A robust economy depends on both jobs & employees. All your arguments were about jobs - and to be fair, that's been the part of the equation everyone focused on for as long as you & I have been alive because there were more qualified workers than there were jobs. All the talk was about bringing the unemployment rate down. In the very near future, there will be more jobs than qualified workers, and the balance of power will shift pretty dramatically. Qualified workers will have multiple jobs from which to choose, and many of them will be less or non location-dependent. In short, the workers of the future will get to choose where they live. And no offense to Ohio (I lived in Columbus for 2 years), it probably won't be Ohio. Read "When the Boomers Bail - How Demographics will Sort Communities into Winners and Losers" by Mark Lautman if you're interested in learning more.
If you mean more and more people will be positioned to telecommute, I think states like OH, IN, MI and can win again as some very well qualified candidates will choose to live in lower costs locations while getting paid at big city rates.
said mostly tongue-in-cheek, but in seriousness, there are low-cost of living states that offer much more than IN.
My office is in Indy. I'm almost never there and don't live there but people I work with do. It "offers" quite a bit, actually. And is one hell of a lot cheaper to live in than Chicago.
I agree that one well qualified candidates might choose to telecommute from IN.
But, if the position is truly location independent, I am of the opinion that more people would opt to live in:
warmer climes versus colder
low cost-of-living areas versus high
tax-friendly areas versus not (this factors into cost-of-living, really)
I don't think those are revolutionary thoughts and the growth of population areas certainly supports them.
Mostly though, I was mostly poking fun at Indiana. Having lived in northern IN for 25 years, including most of my youth and young-adulthood I feel I'm entitled to do so.
It loses on climate. It loses on topography.
If I could get paid the same, I'd rather live in Granger than Elmhurst.
I'm not sure it'd attract them.
I think the issue will be a combination of retaining & attracting qualified workers.
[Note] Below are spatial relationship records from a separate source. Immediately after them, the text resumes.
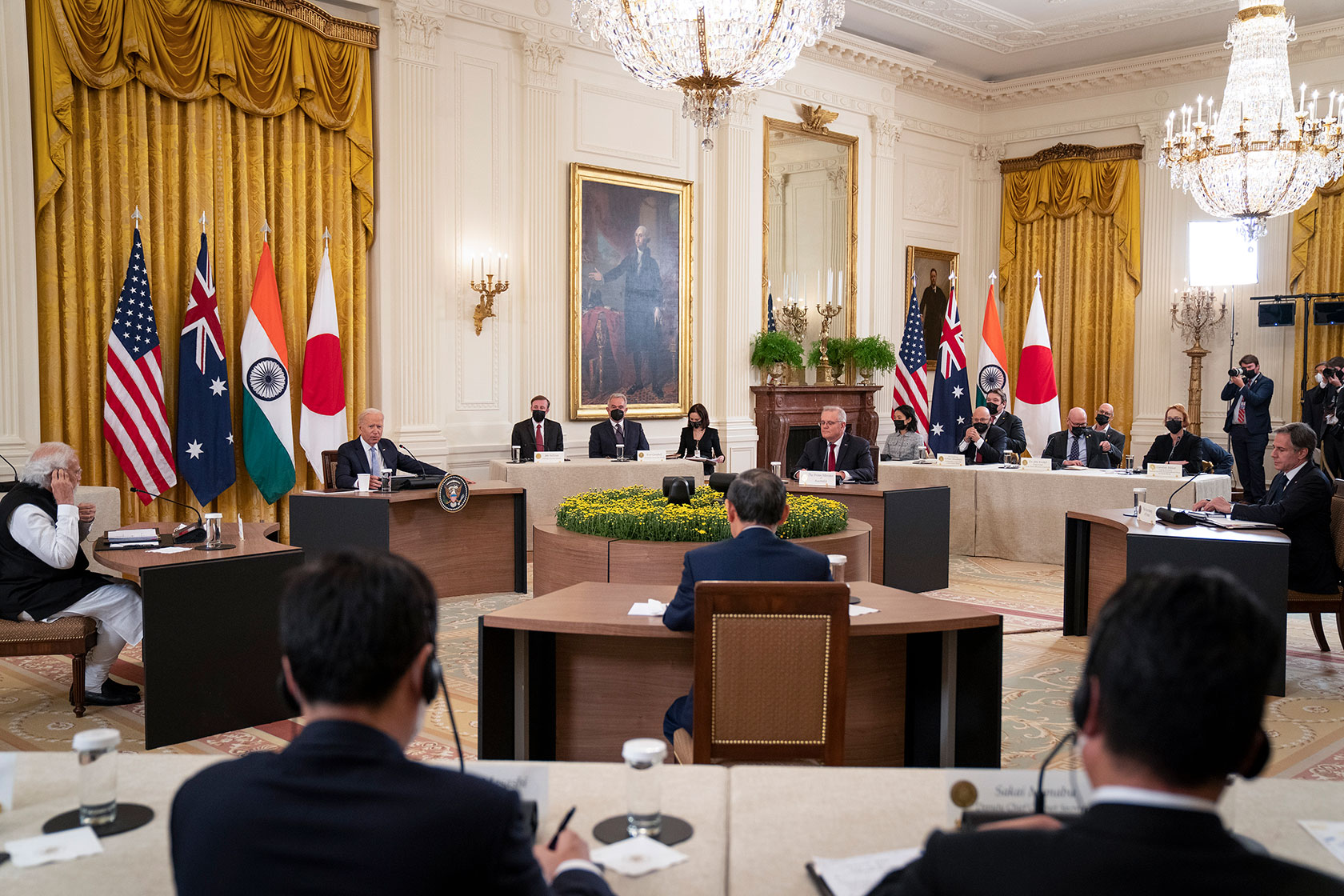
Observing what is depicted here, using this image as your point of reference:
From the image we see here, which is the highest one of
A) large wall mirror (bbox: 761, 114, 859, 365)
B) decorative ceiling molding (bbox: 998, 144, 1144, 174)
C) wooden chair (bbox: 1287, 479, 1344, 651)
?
decorative ceiling molding (bbox: 998, 144, 1144, 174)

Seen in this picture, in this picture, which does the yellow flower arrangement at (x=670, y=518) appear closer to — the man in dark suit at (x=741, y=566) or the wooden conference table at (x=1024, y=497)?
the man in dark suit at (x=741, y=566)

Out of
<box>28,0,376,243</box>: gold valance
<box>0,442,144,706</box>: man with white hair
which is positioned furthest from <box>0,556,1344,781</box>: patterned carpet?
<box>28,0,376,243</box>: gold valance

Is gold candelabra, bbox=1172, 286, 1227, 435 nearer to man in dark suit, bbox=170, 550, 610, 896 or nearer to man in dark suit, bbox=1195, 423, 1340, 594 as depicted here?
man in dark suit, bbox=1195, 423, 1340, 594

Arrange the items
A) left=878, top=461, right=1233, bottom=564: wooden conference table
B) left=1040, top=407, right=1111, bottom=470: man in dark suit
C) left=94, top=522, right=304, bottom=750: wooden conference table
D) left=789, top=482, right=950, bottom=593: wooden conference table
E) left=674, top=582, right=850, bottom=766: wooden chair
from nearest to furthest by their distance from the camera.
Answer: left=674, top=582, right=850, bottom=766: wooden chair
left=94, top=522, right=304, bottom=750: wooden conference table
left=789, top=482, right=950, bottom=593: wooden conference table
left=878, top=461, right=1233, bottom=564: wooden conference table
left=1040, top=407, right=1111, bottom=470: man in dark suit

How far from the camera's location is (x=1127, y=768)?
1214 millimetres

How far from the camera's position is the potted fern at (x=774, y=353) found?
1223 centimetres

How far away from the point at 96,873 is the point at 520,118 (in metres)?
9.53

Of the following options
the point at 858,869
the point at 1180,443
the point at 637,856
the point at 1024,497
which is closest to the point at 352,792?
the point at 637,856

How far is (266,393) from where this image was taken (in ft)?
28.2

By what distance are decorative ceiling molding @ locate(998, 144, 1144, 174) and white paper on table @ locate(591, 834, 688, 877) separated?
46.9 ft

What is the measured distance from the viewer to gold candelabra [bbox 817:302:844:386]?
13062mm

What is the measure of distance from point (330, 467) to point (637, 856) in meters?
6.83

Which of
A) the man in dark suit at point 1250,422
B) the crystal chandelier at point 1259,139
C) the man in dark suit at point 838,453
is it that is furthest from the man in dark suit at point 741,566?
the man in dark suit at point 1250,422

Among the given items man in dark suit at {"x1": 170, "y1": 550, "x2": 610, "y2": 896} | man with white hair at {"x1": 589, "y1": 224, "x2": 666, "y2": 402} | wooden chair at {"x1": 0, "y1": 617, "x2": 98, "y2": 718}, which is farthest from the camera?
man with white hair at {"x1": 589, "y1": 224, "x2": 666, "y2": 402}
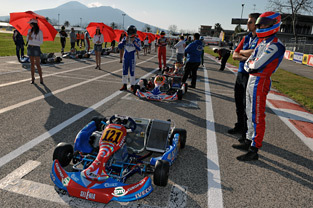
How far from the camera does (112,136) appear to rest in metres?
3.19

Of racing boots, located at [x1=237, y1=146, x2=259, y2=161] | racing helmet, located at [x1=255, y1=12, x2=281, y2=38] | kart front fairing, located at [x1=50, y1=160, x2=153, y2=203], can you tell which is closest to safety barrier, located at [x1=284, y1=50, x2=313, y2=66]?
racing helmet, located at [x1=255, y1=12, x2=281, y2=38]

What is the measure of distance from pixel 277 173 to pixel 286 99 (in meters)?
5.91

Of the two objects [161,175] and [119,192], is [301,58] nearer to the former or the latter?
[161,175]

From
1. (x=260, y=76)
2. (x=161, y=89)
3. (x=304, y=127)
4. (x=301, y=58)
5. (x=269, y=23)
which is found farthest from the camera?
(x=301, y=58)

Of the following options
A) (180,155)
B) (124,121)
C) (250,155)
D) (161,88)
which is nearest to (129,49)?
(161,88)

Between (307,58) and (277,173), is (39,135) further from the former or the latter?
(307,58)

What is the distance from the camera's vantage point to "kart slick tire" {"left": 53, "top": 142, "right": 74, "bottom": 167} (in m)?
3.16

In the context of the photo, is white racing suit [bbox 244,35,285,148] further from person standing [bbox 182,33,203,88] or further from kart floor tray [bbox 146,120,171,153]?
person standing [bbox 182,33,203,88]

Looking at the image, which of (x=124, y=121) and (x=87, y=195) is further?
(x=124, y=121)

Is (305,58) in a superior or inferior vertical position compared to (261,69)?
superior

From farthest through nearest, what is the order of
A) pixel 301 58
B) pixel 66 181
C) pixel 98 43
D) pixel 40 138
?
pixel 301 58 → pixel 98 43 → pixel 40 138 → pixel 66 181

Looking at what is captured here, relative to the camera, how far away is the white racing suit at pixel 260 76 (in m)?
3.62

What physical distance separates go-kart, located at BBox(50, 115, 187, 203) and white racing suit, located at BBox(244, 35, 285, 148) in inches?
46.5

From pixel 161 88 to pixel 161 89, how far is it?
3 centimetres
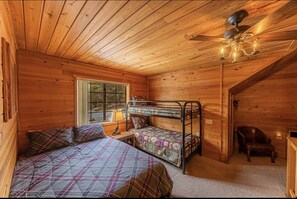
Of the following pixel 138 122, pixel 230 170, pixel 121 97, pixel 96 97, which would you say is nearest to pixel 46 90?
pixel 96 97

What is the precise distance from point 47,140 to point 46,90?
3.04ft

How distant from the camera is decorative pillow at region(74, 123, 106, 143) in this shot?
249 centimetres

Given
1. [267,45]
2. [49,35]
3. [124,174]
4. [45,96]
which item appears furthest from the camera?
[45,96]

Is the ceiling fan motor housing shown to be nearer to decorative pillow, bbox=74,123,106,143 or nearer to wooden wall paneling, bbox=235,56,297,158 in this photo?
wooden wall paneling, bbox=235,56,297,158

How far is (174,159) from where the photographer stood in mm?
2588

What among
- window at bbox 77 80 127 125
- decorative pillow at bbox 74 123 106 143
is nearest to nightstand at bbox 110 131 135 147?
decorative pillow at bbox 74 123 106 143

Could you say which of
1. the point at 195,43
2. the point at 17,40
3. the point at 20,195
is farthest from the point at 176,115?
the point at 17,40

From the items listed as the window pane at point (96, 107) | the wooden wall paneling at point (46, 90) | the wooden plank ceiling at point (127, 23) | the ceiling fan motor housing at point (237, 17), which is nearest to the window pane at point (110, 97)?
the window pane at point (96, 107)

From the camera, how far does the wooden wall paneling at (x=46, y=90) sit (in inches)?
86.5

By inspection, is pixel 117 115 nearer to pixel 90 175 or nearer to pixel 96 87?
pixel 96 87

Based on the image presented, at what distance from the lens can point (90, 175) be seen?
140 centimetres

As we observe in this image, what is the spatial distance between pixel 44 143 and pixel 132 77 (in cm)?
258

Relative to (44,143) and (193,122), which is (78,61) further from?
(193,122)

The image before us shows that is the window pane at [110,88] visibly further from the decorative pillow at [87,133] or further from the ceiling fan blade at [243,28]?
the ceiling fan blade at [243,28]
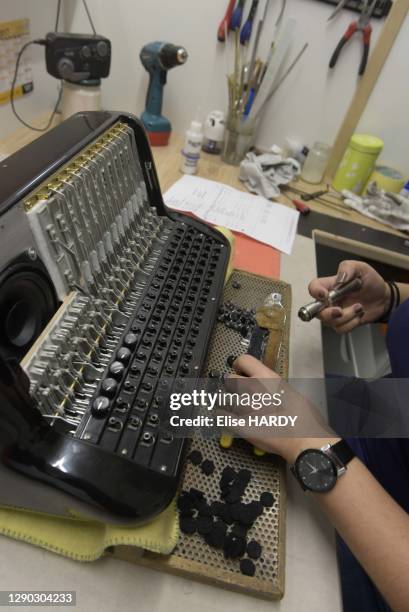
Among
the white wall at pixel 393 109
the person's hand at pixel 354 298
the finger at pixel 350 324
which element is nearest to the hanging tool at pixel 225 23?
the white wall at pixel 393 109

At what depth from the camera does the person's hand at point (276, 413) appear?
53 cm

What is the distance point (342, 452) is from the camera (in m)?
0.51

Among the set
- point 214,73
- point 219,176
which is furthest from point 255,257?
point 214,73

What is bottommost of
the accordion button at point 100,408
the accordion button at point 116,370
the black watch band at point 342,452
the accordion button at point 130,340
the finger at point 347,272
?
the black watch band at point 342,452

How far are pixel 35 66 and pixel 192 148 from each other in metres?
0.55

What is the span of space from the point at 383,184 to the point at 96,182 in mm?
1169

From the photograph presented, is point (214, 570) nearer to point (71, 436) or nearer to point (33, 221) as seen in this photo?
point (71, 436)

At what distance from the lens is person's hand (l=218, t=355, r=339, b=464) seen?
533mm

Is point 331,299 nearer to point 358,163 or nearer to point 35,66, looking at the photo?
point 358,163

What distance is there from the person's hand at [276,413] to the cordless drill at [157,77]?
107cm

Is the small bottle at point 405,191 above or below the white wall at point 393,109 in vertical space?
below

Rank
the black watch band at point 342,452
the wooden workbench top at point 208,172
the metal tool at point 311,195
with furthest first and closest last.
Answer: the metal tool at point 311,195 → the wooden workbench top at point 208,172 → the black watch band at point 342,452

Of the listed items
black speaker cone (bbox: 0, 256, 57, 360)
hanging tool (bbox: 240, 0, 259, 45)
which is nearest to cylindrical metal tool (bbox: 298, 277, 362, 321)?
black speaker cone (bbox: 0, 256, 57, 360)

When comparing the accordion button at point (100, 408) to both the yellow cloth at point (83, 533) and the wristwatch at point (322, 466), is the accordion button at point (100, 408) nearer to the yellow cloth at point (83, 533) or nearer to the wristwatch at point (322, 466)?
the yellow cloth at point (83, 533)
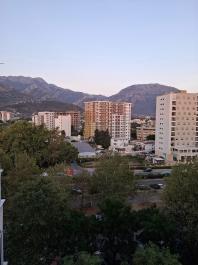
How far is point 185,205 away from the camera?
10922mm

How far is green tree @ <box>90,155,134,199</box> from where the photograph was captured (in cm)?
1526

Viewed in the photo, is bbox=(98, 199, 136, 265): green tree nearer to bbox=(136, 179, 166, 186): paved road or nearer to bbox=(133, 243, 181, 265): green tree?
bbox=(133, 243, 181, 265): green tree

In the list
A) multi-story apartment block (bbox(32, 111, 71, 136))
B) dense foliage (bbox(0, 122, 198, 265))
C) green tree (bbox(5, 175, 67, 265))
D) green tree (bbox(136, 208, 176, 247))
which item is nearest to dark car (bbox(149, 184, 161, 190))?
dense foliage (bbox(0, 122, 198, 265))

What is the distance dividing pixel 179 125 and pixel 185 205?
30.6 meters

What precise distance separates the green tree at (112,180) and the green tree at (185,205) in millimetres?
3457

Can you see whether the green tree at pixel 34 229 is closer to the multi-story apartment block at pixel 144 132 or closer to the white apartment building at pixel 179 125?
the white apartment building at pixel 179 125

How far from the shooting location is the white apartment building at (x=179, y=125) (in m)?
39.8

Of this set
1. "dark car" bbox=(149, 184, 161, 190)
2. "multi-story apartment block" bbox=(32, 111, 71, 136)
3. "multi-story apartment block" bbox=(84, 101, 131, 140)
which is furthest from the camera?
"multi-story apartment block" bbox=(32, 111, 71, 136)

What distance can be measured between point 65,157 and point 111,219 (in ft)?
67.6

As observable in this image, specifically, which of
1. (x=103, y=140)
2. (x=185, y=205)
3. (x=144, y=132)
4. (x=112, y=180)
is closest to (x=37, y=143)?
(x=112, y=180)

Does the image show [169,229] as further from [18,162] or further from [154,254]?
[18,162]

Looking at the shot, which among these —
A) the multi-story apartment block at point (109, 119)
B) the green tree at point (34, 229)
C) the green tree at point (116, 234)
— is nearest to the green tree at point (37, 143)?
the green tree at point (116, 234)

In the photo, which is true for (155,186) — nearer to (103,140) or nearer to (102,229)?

I'm in HR and we are already seeing this in many areas. When Economic Developers in our company look at site selection critera, workforce availablity is now at or near the very top of the list. That wasn't the case just 10 years ago. It used to be factors like land availability/cost, tax rates/breaks, utilities, transportation, etc. Now it's a question of do you have - and can you keep - the knowledge workers we need to run our company.
Not really contrasting with TX, etc.
LBJ is coming back.
OH, PA, MI, and IL were about 21% of the population in 1970 and are now down to about 15%. The Big 10's natural market is getting smaller and smaller, and when you're in the television business, as the Big 10 is, that's problematic.